The Boulton & Watt engine is one of only three of its type still in existence that date back as far as the early 1780s, and the only one still operating under the steam technology of the late 1700s.
“The working Boulton & Watt draws people from around the world,” said Debbie Rudder, who was previously the Museum’s curator of power technologies for 23 years. “Historians, industrial revolution enthusiasts, steam enthusiasts come from Britain and all round the world to Sydney to see it operating.”
‘As fragile as 200-year-old glass’: experts warn against moving engine
The museum spokesperson said the Boulton & Watt had a history of being safely dismantled, stored and reassembled, both in 1888 when it arrived in Australia and in the 1980s when it was restored and housed in a custom-built space in the newly designed museum.

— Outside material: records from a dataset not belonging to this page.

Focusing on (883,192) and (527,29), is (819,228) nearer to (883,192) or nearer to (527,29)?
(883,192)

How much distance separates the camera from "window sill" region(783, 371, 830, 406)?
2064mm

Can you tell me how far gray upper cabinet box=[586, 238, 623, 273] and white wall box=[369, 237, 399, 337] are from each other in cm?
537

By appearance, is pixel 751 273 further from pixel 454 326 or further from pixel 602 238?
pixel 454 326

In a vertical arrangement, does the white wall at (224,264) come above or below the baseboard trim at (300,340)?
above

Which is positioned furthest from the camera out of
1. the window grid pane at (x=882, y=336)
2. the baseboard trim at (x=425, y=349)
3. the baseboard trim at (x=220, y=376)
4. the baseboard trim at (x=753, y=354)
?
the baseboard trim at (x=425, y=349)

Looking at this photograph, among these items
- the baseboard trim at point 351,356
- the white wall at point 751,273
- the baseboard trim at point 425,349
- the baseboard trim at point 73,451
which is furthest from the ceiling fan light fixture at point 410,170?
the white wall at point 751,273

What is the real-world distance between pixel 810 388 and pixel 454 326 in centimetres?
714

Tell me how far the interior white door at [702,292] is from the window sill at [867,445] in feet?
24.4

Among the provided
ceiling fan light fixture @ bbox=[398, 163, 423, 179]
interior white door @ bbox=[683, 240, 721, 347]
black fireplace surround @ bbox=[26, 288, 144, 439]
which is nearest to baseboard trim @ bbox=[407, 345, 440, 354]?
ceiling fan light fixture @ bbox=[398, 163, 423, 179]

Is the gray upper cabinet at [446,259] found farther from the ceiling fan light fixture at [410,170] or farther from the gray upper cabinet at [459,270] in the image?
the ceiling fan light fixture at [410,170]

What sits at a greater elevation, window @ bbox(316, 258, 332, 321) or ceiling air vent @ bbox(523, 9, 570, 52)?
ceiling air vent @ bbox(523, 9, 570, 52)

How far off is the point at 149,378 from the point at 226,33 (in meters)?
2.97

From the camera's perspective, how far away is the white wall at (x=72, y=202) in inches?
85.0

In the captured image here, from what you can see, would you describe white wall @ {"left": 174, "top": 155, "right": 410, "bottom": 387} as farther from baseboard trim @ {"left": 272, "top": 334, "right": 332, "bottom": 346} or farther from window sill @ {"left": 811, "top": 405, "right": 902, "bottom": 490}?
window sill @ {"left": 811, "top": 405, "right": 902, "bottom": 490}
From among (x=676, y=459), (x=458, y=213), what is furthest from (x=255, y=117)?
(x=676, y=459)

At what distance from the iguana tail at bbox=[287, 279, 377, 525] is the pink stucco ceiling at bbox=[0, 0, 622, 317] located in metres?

“Citing history, engineering specialists have confirmed that the Boulton & Watt could be safely dismantled into custom parts, placed into custom stillages and stored in a controlled environment again at Castle Hill,” the statement said.
But an April 2023 independent report, commissioned by the Powerhouse Museum Alliance, strongly advised against ever moving the steam engine again “unless absolutely essential”, due to “cumulative fatigue” of its fragile components that have weakened over time.
The report’s author, the Sydney mechanical and structural engineer Steve Muscat, told Guardian Australia: “It’s like [playing with] the tab on a can of coke. You can only do it so many times before the tab snaps.”
Miller agreed that dismantling and moving the engine is “extremely risky”. “We’re talking about metal components 250 years old and they do get brittle,” he said.
“Frankly it was risky when it was moved here in the 1880s, but it’s getting riskier by the moment, not the least because we don’t really have the [old engineers] anymore who know exactly how to do this kind of thing … they’re all gone.
“You would need months and months and an army of engineers and curators and conservators to do that kind of job properly … [The museum] seems to think it’s just like some kind of Ikea project, that you can just take a thing apart and put it together again.”
Similar advice was given to the museum more than 40 years ago. The UK’s world steam engineering expert Jonathan Minns travelled to Sydney in 1980, where he advised the museum’s then director Lindsay Sharp that once the engine was installed in its purpose-built space, it should never be moved again.
“Jonathan was unequivocal,” Sharp said. The engineer, who died in 2013, warned him that components of the engine were “as fragile as 200-year-old glass”. Sharp said Minns repeated this advice in a report that current staff at the Powerhouse, some who are speaking to Guardian Australia, were unable to locate among the conservation archives.
The Powerhouse’s executive did not respond to questions about the Minns report.